**Aufgabenstellung**: Schreib aus dem Forumsbeitrag die Stelle von „Liebe Anaba“ bis einschließlich „Sicht) nicht geht?“ wortgetreu ab.

Beitrag
von Phoenix » 07.01.2011, 12:36
Hallo
Vorab - ich kann verstehen, dass sich Tatiana über Beiträge von Moppel und von Heidi aufregt - solche Beiträge sind nun wirklich nicht konstruktiv. Ich habe hingegen nicht den Eindruck, dass Tatiana Elisa oder Bigi angreift. Ich selber kann mit solch krassen Beiträgen nichts anfangen - wähle aber den Weg, mich davon nicht provozieren zu lassen, ignoriere sie. Kann aber auch nachvollziehen, dass das nicht für alle möglich ist.
Liebe Anaba
Tatiana hat Dir eine Frage gestellt, weil Du auch mit einem muslimischen Mann verheiratet ist. Diese Frage, wie ihr denn das lebt, habe ich mir auch schon oft gestellt. Du bist hier in diesem Forum eigentlich mehrheitlich der Ansicht, dass ein Zusammenleben von Muslimen und Christen nicht geht. Wie handhabt ihr denn das? Oder ist es Deine persönliche Erfahrung, dass es eben letztlich (aus Deiner Sicht) nicht geht?

**Gesammeltes Material**:
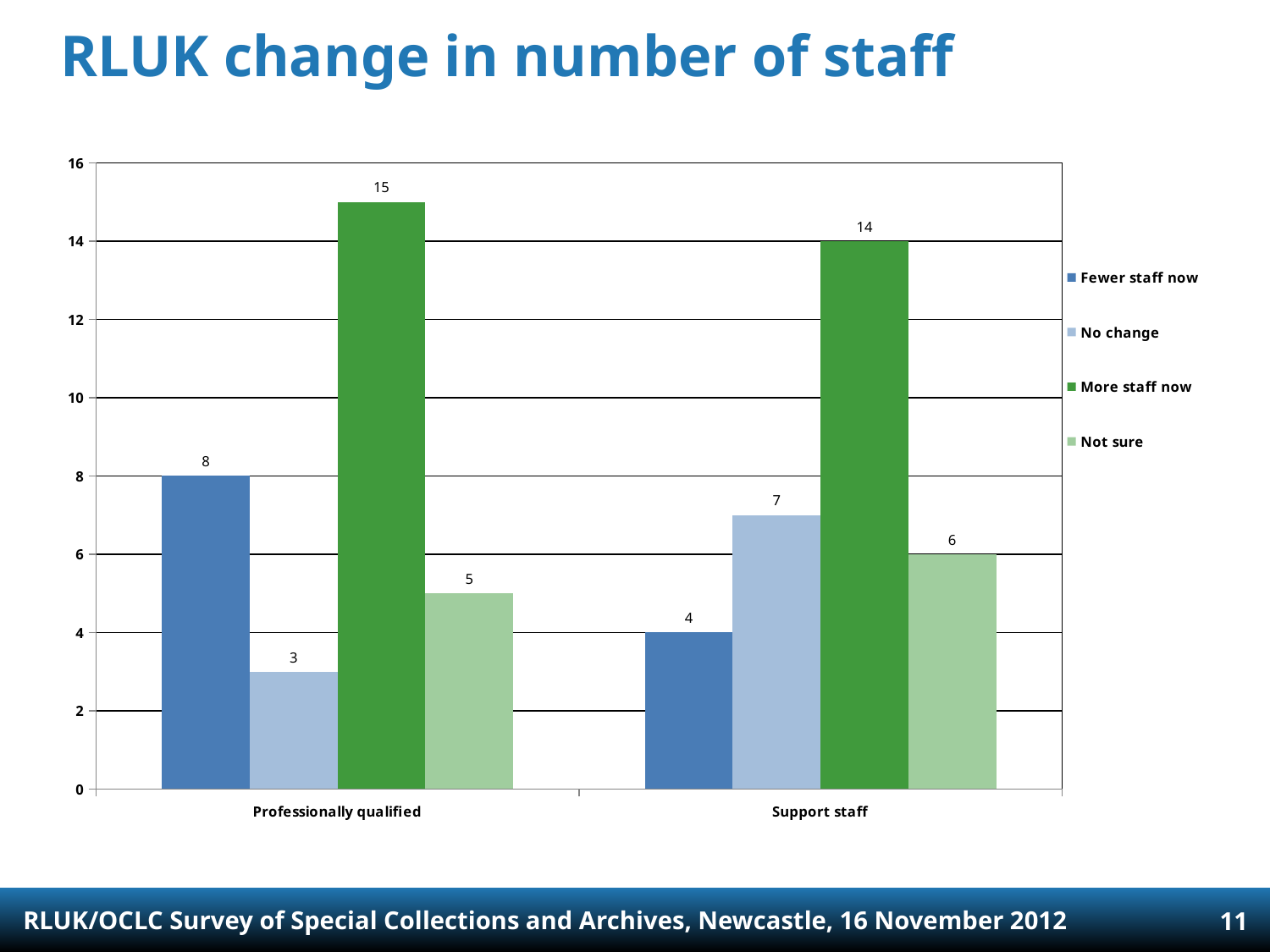
How many series does the legend list? 4 What is the difference between "Fewer staff now" for Professionally qualified and for Support staff? 4 What is the value for "More staff now" in the Professionally qualified category? 15 What is the title of the slide? RLUK change in number of staff How many categories are shown on the x axis? 2 What is the value for "No change" in the Support staff category? 7 Which is larger: "Not sure" for Professionally qualified or "Not sure" for Support staff? Support staff What is the value for "Fewer staff now" in the Support staff category? 4 Which series has the lowest value in the Professionally qualified category? No change What colour represents the "More staff now" series? Dark green Which series has the highest value in the Support staff category? More staff now What kind of chart is shown on the slide? Bar chart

**Deine Lösung**:
Liebe Anaba
Tatiana hat Dir eine Frage gestellt, weil Du auch mit einem muslimischen Mann verheiratet ist. Diese Frage, wie ihr denn das lebt, habe ich mir auch schon oft gestellt. Du bist hier in diesem Forum eigentlich mehrheitlich der Ansicht, dass ein Zusammenleben von Muslimen und Christen nicht geht. Wie handhabt ihr denn das? Oder ist es Deine persönliche Erfahrung, dass es eben letztlich (aus Deiner Sicht) nicht geht?